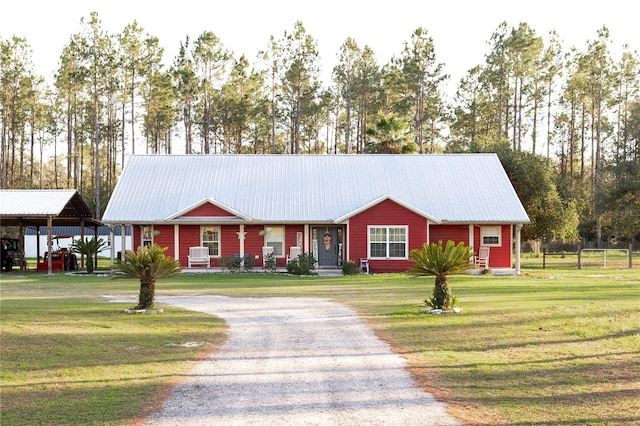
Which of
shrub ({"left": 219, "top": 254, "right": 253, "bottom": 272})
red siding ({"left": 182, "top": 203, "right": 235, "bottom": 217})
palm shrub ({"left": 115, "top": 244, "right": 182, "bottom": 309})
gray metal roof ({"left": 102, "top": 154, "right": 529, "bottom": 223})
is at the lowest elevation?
shrub ({"left": 219, "top": 254, "right": 253, "bottom": 272})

**Given task:** Return the text of the items above verbatim, omitting the pictures.

**Exercise result:**
Which of
shrub ({"left": 219, "top": 254, "right": 253, "bottom": 272})
red siding ({"left": 182, "top": 203, "right": 235, "bottom": 217})
palm shrub ({"left": 115, "top": 244, "right": 182, "bottom": 309})
gray metal roof ({"left": 102, "top": 154, "right": 529, "bottom": 223})
is at the lowest elevation?
shrub ({"left": 219, "top": 254, "right": 253, "bottom": 272})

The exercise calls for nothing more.